**DIRECTIONS FOR THIS TASK**
Pick out every line in the items below that contains the word "christmas", and copy each one in full. Match case exactly.

**MATERIAL**
***

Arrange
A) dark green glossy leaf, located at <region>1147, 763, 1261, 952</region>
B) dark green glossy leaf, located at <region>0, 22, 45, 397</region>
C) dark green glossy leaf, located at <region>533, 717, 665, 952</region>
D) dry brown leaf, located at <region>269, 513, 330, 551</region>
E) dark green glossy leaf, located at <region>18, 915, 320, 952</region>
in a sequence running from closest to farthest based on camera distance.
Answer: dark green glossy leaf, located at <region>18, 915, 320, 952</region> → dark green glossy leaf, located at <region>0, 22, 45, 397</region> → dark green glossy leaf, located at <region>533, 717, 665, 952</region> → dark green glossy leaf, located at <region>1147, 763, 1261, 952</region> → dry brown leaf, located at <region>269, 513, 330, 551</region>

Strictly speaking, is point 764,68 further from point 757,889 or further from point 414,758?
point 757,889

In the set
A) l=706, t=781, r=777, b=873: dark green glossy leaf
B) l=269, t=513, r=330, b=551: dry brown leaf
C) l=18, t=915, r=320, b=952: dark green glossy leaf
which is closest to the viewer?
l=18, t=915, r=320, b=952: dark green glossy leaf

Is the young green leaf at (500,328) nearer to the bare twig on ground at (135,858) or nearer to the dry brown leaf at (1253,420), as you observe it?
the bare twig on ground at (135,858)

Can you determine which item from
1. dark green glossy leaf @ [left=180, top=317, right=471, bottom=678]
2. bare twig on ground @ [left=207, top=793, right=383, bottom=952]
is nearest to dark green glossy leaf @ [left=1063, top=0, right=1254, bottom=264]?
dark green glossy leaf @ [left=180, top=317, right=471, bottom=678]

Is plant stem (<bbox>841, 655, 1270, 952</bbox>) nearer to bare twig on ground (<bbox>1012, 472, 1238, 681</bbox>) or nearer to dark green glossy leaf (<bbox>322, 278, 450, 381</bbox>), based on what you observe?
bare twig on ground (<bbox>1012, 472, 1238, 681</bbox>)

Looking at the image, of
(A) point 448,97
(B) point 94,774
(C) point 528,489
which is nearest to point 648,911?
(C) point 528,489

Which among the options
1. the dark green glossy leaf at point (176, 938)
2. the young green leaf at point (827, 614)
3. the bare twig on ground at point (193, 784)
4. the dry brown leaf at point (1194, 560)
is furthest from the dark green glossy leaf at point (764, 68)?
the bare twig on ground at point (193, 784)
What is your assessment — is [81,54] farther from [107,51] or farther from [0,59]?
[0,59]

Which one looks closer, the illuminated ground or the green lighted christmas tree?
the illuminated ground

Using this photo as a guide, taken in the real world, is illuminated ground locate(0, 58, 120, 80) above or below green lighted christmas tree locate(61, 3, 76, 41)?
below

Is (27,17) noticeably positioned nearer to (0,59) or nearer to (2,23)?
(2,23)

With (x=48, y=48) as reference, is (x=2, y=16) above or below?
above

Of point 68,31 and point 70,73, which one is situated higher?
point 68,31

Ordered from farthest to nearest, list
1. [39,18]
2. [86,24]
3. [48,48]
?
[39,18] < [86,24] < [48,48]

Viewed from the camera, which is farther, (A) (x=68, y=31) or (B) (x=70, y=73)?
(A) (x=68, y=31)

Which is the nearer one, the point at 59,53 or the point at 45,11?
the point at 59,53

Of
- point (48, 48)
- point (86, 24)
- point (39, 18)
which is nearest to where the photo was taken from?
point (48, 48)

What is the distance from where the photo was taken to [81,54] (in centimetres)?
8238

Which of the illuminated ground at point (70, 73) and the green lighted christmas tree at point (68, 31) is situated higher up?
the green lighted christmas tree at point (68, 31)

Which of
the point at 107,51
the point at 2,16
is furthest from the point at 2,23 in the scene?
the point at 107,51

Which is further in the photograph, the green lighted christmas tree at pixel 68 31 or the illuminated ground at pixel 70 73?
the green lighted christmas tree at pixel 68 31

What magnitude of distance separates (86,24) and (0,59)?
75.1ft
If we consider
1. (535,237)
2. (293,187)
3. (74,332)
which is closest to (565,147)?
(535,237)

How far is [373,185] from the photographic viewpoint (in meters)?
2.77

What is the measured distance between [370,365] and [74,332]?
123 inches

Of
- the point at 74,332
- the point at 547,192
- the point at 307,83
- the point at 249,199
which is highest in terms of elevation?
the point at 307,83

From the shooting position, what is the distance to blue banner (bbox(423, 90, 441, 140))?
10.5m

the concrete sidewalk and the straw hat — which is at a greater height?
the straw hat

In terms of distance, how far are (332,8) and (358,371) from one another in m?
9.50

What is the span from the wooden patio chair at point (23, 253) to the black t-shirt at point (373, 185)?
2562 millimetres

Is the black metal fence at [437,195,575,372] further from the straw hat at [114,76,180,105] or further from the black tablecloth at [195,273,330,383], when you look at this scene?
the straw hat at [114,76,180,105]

***

**RESULT BELOW**
Which one looks closer, the illuminated ground or the green lighted christmas tree?
Using this photo as a guide, taken in the real world, is illuminated ground locate(0, 58, 120, 80) above or below green lighted christmas tree locate(61, 3, 76, 41)?
Which of the illuminated ground at point (70, 73) and the green lighted christmas tree at point (68, 31) is situated higher up?
the green lighted christmas tree at point (68, 31)
Which is further in the photograph, the green lighted christmas tree at pixel 68 31 or the illuminated ground at pixel 70 73?
the green lighted christmas tree at pixel 68 31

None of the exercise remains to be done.